El detonante fue un vehemente discurso de 25 minutos pronunciado en San Pablo. Allí, el mandatario argentino relanzó sus embestidas contra el presidente brasileño, a quien tildó de “ladrón” y “presidiario”, al tiempo que apuntó directamente contra el juez del Supremo Tribunal Federal (STF), Alexandre de Moraes, por haber impedido que visitara al expresidente Jair Bolsonaro, actualmente detenido.
"Che, ¿los micrófonos estos quién los mandó a tocar, el ladrón?"
— Corta (@somoscorta) July 25, 2026
La reacción de Javier Milei al fallo de los micrófonos durante el acto de Flávio Bolsonaro en San Pablo, Brasil.https://t.co/UgSv4IW2UV pic.twitter.com/XhwLUKsqcF
Una respuesta coordinada en tres frentes
La reacción en Brasilia fue inmediata y articulada desde los tres pilares del poder oficial. Desde el Partido de los Trabajadores (PT), su presidente, Edinho Silva, consideró “inadmisible” el accionar de Milei: “Resulta inaceptable que un jefe de Estado extranjero visite nuestro país para ultrajar a nuestras instituciones de forma tan irrespetuosa”. En un duro comunicado, agregó que el libertario “ha demostrado reiteradamente no estar a la altura de la dignidad de su cargo”.

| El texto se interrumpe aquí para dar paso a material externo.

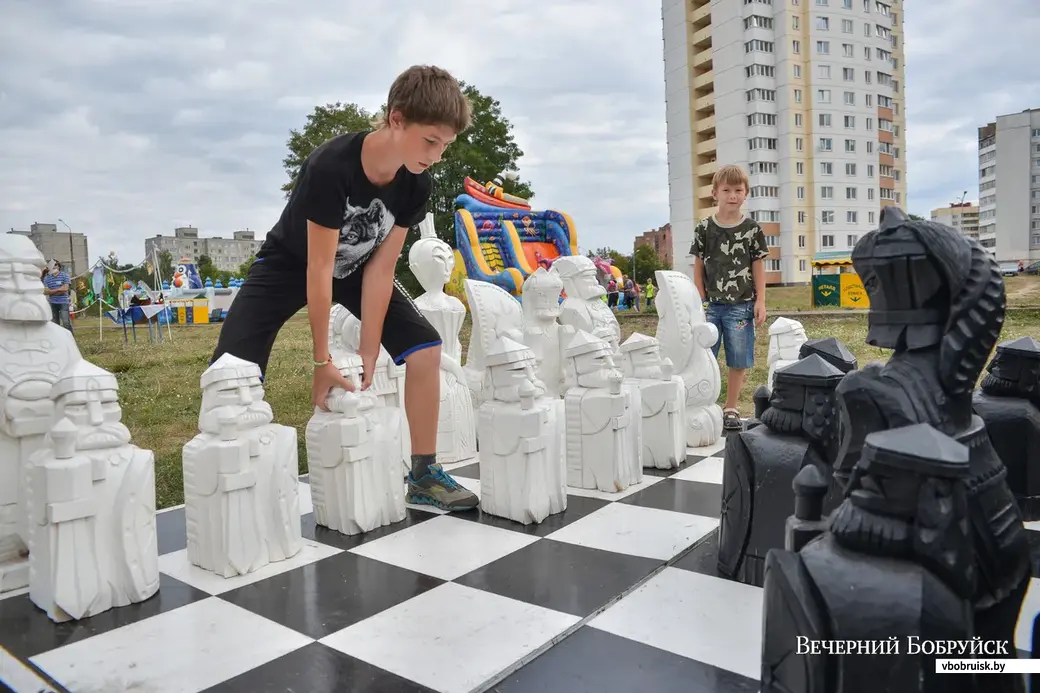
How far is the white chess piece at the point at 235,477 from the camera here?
178cm

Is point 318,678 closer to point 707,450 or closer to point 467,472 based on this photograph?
point 467,472

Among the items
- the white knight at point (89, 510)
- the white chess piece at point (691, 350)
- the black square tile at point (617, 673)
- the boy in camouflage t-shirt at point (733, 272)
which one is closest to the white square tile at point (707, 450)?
the white chess piece at point (691, 350)

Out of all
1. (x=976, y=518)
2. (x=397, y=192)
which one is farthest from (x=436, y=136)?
(x=976, y=518)

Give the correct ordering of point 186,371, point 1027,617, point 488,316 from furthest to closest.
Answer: point 186,371, point 488,316, point 1027,617

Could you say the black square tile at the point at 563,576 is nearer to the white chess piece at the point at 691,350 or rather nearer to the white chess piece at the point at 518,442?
the white chess piece at the point at 518,442

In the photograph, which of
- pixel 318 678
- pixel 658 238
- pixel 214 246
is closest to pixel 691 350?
pixel 318 678

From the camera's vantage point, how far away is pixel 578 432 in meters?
2.49

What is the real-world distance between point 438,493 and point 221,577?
28.8 inches

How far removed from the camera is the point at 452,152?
14461 mm

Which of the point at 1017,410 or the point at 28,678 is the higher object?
the point at 1017,410

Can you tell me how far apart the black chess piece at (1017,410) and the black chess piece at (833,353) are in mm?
387

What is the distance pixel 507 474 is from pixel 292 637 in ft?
2.81

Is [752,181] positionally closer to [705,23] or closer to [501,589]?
[705,23]

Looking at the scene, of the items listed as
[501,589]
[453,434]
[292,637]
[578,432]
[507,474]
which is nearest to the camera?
[292,637]
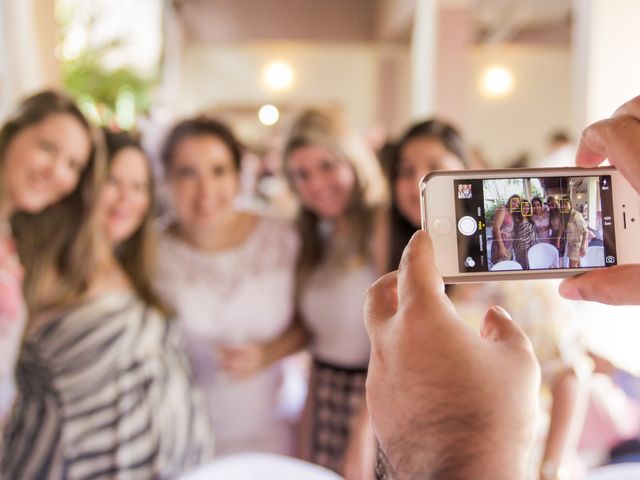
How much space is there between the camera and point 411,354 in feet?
0.77

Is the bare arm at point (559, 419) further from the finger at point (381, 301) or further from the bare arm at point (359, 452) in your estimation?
the finger at point (381, 301)

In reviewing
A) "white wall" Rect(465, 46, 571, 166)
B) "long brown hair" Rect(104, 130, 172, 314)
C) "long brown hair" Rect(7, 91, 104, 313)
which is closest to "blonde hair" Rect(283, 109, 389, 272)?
"long brown hair" Rect(104, 130, 172, 314)

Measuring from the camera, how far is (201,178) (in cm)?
97

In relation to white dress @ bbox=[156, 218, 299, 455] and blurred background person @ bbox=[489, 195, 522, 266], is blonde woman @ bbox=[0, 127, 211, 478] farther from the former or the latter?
blurred background person @ bbox=[489, 195, 522, 266]

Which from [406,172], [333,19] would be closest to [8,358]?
[406,172]

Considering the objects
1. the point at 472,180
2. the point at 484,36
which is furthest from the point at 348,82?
the point at 472,180

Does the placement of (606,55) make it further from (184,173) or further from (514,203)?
(184,173)

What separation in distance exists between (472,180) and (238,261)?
718 millimetres

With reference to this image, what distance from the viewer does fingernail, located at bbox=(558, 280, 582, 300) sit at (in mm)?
331

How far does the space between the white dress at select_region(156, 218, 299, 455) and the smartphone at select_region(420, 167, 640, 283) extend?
2.24 feet

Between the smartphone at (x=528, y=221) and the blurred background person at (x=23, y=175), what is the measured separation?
1.92ft

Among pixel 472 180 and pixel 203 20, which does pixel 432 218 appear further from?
pixel 203 20

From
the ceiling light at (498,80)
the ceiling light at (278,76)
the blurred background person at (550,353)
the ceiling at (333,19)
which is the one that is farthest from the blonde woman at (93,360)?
the ceiling light at (498,80)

A la ofensiva partidaria se sumó el ministro de Relaciones Institucionales, José Guimarães, quien cruzó el programa de gobierno argentino al señalar que Milei debería aprender que “gobernar es cuidar a la gente y no desmantelar derechos”, revalorizando el modelo económico de Brasil.
Sin embargo, el punto de mayor gravedad institucional lo marcó el Poder Judicial. En un pronunciamiento inusual para la diplomacia regional, el presidente del STF, Luiz Edson Fachin, tildó de “irrespetuosas” las acusaciones dirigidas hacia el magistrado De Moraes y reivindicó con firmeza la independencia de la Justicia de su país, advirtiendo que ningún líder extranjero tiene la prerrogativa de menospreciar las instituciones brasileñas.
Un abismo ideológico en Mercosur
Ante un auditorio repleto de militantes bolsonaristas, Milei no moderó su discurso y volvió a utilizar a la Argentina como un caso testigo para la región: “Somos profetas de un futuro distópico. Vivimos las secuelas de llevar el modelo socialista al límite y comprobamos cómo la izquierda hundiós a nuestro pueblo en la pobreza”, sentenció.
El viaje, el tercero de Milei a Brasil desde su llegada al Poder Ejecutivo, concluyó sin un solo contacto oficial ni protocolo diplomático con la administración de Lula da Silva. La visita dejó al descubierto la parálisis y la fragilidad que atraviesa el eje Buenos Aires-Brasilia: los dos socios centrales del Mercosur, hoy distanciados por una brecha ideológica que parece irreversible.